=== ACTIVITY ===
Write the entries out in full, matching them exactly.

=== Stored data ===
[Start of section]
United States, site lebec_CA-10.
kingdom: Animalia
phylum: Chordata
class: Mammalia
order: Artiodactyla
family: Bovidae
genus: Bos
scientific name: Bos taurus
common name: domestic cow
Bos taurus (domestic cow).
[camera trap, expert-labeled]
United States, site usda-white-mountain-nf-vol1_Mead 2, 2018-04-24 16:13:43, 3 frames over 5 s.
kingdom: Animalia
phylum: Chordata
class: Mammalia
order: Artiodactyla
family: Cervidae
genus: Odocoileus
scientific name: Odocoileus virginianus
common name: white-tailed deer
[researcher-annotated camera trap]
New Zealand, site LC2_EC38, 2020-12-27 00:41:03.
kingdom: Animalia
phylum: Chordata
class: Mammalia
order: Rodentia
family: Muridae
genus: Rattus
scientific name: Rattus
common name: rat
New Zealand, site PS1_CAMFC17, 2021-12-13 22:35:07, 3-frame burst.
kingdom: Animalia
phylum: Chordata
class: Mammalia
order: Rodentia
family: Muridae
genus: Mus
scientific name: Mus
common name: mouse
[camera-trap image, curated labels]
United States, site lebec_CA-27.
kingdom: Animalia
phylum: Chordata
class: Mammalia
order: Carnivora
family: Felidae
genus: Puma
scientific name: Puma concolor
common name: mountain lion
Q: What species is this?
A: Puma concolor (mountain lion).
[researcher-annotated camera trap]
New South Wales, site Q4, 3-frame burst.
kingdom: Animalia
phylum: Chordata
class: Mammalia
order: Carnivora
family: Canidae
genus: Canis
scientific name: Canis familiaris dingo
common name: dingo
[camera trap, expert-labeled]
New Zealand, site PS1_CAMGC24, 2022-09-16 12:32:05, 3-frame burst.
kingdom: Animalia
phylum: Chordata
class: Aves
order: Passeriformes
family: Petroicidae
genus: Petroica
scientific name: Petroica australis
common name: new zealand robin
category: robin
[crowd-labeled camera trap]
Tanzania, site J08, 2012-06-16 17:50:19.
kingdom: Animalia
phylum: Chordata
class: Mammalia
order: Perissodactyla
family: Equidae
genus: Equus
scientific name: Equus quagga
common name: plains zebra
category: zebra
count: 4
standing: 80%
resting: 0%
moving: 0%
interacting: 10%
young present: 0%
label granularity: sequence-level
[End of section]
=== OUTPUT ===
United States, site lebec_CA-10.
kingdom: Animalia
phylum: Chordata
class: Mammalia
order: Artiodactyla
family: Bovidae
genus: Bos
scientific name: Bos taurus
common name: domestic cow
Bos taurus (domestic cow).
[camera trap, expert-labeled]
United States, site usda-white-mountain-nf-vol1_Mead 2, 2018-04-24 16:13:43, 3 frames over 5 s.
kingdom: Animalia
phylum: Chordata
class: Mammalia
order: Artiodactyla
family: Cervidae
genus: Odocoileus
scientific name: Odocoileus virginianus
common name: white-tailed deer
[researcher-annotated camera trap]
New Zealand, site LC2_EC38, 2020-12-27 00:41:03.
kingdom: Animalia
phylum: Chordata
class: Mammalia
order: Rodentia
family: Muridae
genus: Rattus
scientific name: Rattus
common name: rat
New Zealand, site PS1_CAMFC17, 2021-12-13 22:35:07, 3-frame burst.
kingdom: Animalia
phylum: Chordata
class: Mammalia
order: Rodentia
family: Muridae
genus: Mus
scientific name: Mus
common name: mouse
[camera-trap image, curated labels]
United States, site lebec_CA-27.
kingdom: Animalia
phylum: Chordata
class: Mammalia
order: Carnivora
family: Felidae
genus: Puma
scientific name: Puma concolor
common name: mountain lion
Q: What species is this?
A: Puma concolor (mountain lion).
[researcher-annotated camera trap]
New South Wales, site Q4, 3-frame burst.
kingdom: Animalia
phylum: Chordata
class: Mammalia
order: Carnivora
family: Canidae
genus: Canis
scientific name: Canis familiaris dingo
common name: dingo
[camera trap, expert-labeled]
New Zealand, site PS1_CAMGC24, 2022-09-16 12:32:05, 3-frame burst.
kingdom: Animalia
phylum: Chordata
class: Aves
order: Passeriformes
family: Petroicidae
genus: Petroica
scientific name: Petroica australis
common name: new zealand robin
category: robin
[crowd-labeled camera trap]
Tanzania, site J08, 2012-06-16 17:50:19.
kingdom: Animalia
phylum: Chordata
class: Mammalia
order: Perissodactyla
family: Equidae
genus: Equus
scientific name: Equus quagga
common name: plains zebra
category: zebra
count: 4
standing: 80%
resting: 0%
moving: 0%
interacting: 10%
young present: 0%
label granularity: sequence-level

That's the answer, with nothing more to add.